The report also found that more than 30 of these primary winners are favored to win their elections. These include safe-seat-seeking Democrats Dan Goldman in NY-10, Jonathan Jackson in IL-01 and Shri Thanedar in MI-13, who all won their primaries with under 30 percent of the vote. On the gubernatorial side, Democrats Wes Moore in Maryland and incumbent Dan McKee in Rhode Island earned 32 and 33 percent, respectively.

“With more than 90 percent of congressional districts so partisan that the election is decided in the primary, our elected officials are increasingly chosen by only a fraction of a fraction of the electorate,” FairVote president and CEO Rob Richie said in a statement promoting ranked choice voting.

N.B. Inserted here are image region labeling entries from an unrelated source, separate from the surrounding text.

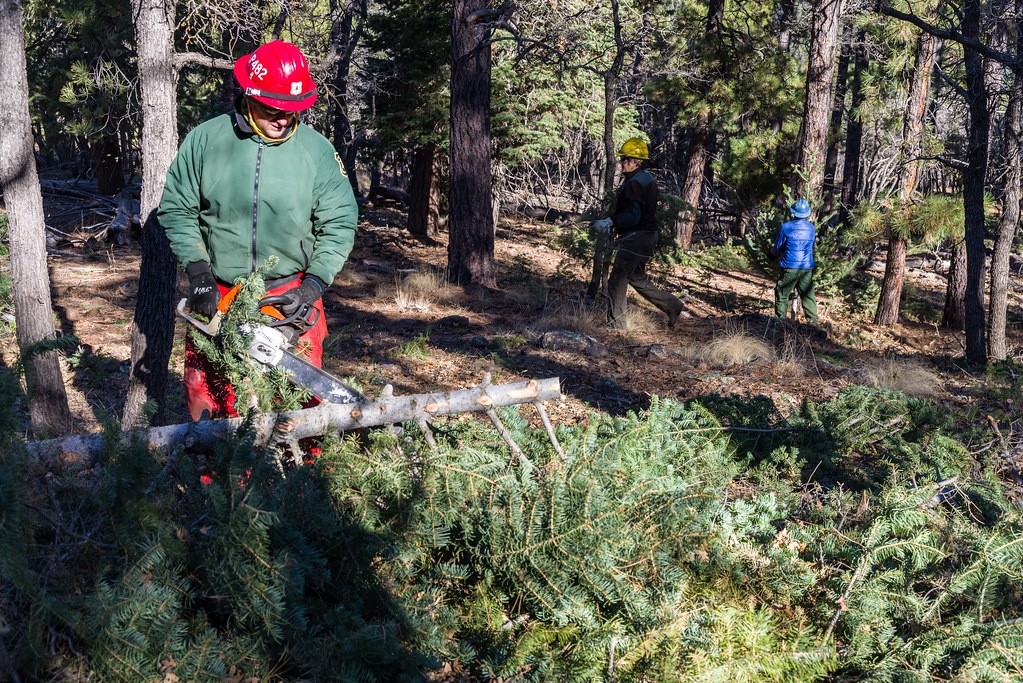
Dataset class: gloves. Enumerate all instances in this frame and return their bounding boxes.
[185,260,220,319]
[594,216,614,235]
[274,273,326,322]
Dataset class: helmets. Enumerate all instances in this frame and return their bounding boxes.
[790,199,812,219]
[234,41,318,112]
[615,137,650,161]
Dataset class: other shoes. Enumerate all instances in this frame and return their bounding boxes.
[602,320,627,329]
[669,302,684,327]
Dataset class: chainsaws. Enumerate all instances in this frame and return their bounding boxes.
[176,293,371,403]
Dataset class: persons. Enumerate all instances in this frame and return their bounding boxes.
[157,42,359,484]
[595,137,684,333]
[774,198,822,326]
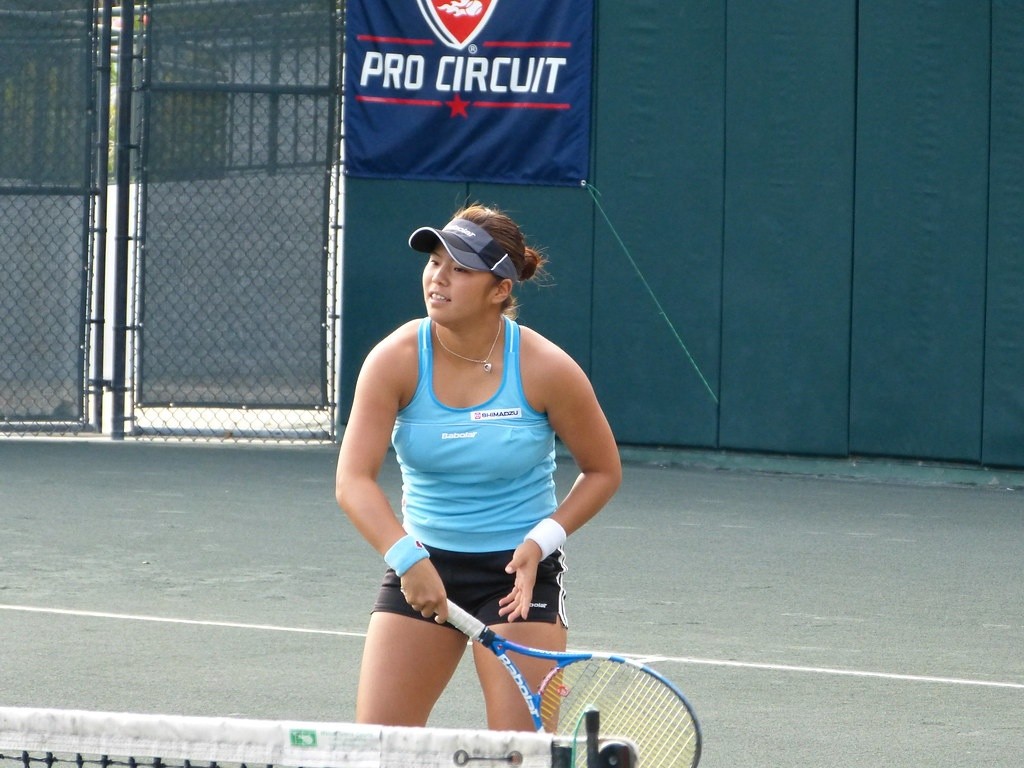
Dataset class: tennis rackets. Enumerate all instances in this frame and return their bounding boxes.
[400,585,703,768]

TBotP doesn’t say it, but I will: this is the magic of our political parties. Sure, Dr. Oz is a puppy-murdering carpet bagger from New Jersey, but Pennsyltucky Republicans gave him the nomination. JD Vance had Peter Thiel buy his Ohio Republican nomination. It goes on and on. Is Ranked-Choice Voting the answer? There’s a lot of evidence (see Mooselini’s lost election in Alaskastan) that it eliminates fringe candidates and ultimately gives voters a say in who represents them.

Anyway, here’s our obligatory reminder: Check your voter registration. There is no end to the mischief that Republicans are creating out in the hamlets and hollers of this great land.

Days until the general election: 29

Days until the 2024 election: 757

This entry was posted in 2022 Pie Fight, 2024 Goat Rodeo, Get Out The Vote, voting. Bookmark the permalink.

2 Responses to It’s the Republican Party, Stupid

  1. Stony Pillow says:

    Attacking the Rs worked – remember? Seems like that was months ago – then the Ds all dropped it when the polls moved.

    Feel like actually winning? This is the definition of a target rich field. Try it again, and keep up the skeer this time.

    Liked by 1 person

  2. Zorba says:

    We got our absentee ballots, will be filling them out this week.